En outre, nous sommes présentement engagés dans une série de négociations bilatérales avec un certain nombre de pays. Pour ce qui est des producteurs de sucre, nous sommes en négociation avec la Colombie, le Pérou et les pays d'Amérique centrale que l'on appelle les CA4.

La présidente : La production de betterave à sucre existe depuis longtemps dans le sud-ouest de l'Alberta; depuis mon enfance. Une fois la récolte terminée, c'était comme une grosse montagne que mon père nous amenait voir. Les agriculteurs exploitent cette culture depuis longtemps, et cela a bien servi nos concitoyens. Ce serait un coup dur si cette production devait s'arrêter.

Nous demeurerons en contact avec vous et s'il faut écrire aux deux ministères que vous avez mentionnés, nous le ferons avec votre aide et votre soutien.

M. Lavergne : Merci. Nous allons continuer à déployer nos efforts à partir d'Ottawa et de Washington pour promouvoir les intérêts canadiens dans ce dossier. Nous sommes prêts à aider le comité dans son intervention.

La présidente : Il faudrait choisir le moment opportun, et c'est un aspect à propos duquel vous pourriez nous conseiller.

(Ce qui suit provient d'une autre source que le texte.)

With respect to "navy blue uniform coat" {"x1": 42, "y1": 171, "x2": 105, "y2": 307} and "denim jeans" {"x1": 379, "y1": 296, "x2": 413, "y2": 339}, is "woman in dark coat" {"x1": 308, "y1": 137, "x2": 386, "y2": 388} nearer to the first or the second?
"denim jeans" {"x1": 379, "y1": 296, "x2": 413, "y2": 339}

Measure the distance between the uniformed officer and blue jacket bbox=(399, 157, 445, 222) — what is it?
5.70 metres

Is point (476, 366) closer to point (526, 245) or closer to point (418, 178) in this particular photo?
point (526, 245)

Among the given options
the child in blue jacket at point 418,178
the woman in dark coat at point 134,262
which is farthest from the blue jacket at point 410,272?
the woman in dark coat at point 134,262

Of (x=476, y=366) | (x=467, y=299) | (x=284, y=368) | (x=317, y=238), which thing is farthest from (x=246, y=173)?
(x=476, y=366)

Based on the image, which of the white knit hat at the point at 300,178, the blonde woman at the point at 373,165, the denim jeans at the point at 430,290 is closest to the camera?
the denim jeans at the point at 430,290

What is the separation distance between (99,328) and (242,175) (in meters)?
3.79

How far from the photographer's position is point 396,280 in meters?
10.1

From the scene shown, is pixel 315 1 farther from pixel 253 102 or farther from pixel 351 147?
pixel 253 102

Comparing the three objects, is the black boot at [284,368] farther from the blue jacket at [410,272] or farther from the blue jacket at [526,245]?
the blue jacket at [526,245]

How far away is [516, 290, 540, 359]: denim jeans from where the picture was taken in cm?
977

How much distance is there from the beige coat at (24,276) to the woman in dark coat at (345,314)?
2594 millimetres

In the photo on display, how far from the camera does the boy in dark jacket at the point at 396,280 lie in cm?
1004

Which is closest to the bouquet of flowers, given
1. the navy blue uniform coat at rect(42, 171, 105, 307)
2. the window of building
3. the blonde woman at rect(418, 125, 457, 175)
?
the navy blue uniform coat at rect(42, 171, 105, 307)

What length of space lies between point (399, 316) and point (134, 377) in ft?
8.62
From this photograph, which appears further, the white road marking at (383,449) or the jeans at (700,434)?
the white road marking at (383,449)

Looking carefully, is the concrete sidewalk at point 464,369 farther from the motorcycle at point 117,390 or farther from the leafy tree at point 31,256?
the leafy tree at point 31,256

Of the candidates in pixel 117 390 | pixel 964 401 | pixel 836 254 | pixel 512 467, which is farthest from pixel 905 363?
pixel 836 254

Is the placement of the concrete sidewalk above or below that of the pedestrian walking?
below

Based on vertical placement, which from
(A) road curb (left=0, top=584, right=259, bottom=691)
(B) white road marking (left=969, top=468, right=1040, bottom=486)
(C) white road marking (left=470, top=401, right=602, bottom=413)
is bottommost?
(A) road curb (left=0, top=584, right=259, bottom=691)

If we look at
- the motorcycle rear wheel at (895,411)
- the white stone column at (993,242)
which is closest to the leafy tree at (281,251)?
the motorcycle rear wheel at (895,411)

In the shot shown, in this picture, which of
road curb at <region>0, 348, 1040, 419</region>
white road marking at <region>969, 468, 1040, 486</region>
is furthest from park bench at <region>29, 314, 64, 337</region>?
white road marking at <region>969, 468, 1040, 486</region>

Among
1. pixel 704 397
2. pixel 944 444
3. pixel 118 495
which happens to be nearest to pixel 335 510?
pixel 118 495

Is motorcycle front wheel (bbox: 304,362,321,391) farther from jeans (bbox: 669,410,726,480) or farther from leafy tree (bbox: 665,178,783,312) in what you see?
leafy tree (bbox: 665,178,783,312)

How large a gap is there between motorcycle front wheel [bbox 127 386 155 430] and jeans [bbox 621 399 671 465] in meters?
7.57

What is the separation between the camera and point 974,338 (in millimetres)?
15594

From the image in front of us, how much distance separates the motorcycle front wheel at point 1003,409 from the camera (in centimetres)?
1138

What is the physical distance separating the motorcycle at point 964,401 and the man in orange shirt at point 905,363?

M. Lavergne : C'est juste.

La présidente : Merci. Nous vous sommes reconnaissants de tous les efforts que vous faites pour tenter de garder cette frontière ouverte.

Honorables sénateurs, nous allons maintenant entendre des représentants du secteur.

Je souhaite le bonjour aux honorables sénateurs, aux témoins et à tous les téléspectateurs qui écoutent les délibérations du Comité sénatorial permanent de l'agriculture et des forêts.

Nous sommes de nouveau réunis ici ce matin pour discuter de développements inquiétants aux États-Unis qui risquent d'avoir des répercussions sérieuses sur l'industrie canadienne de la betterave à sucre. L'année dernière, l'administration américaine a proposé des changements aux règles d'importation du jus concentré de betterave qui, s'ils devaient entrer en vigueur, risqueraient de supprimer la capacité du Canada d'exporter ce produit au sud de la frontière.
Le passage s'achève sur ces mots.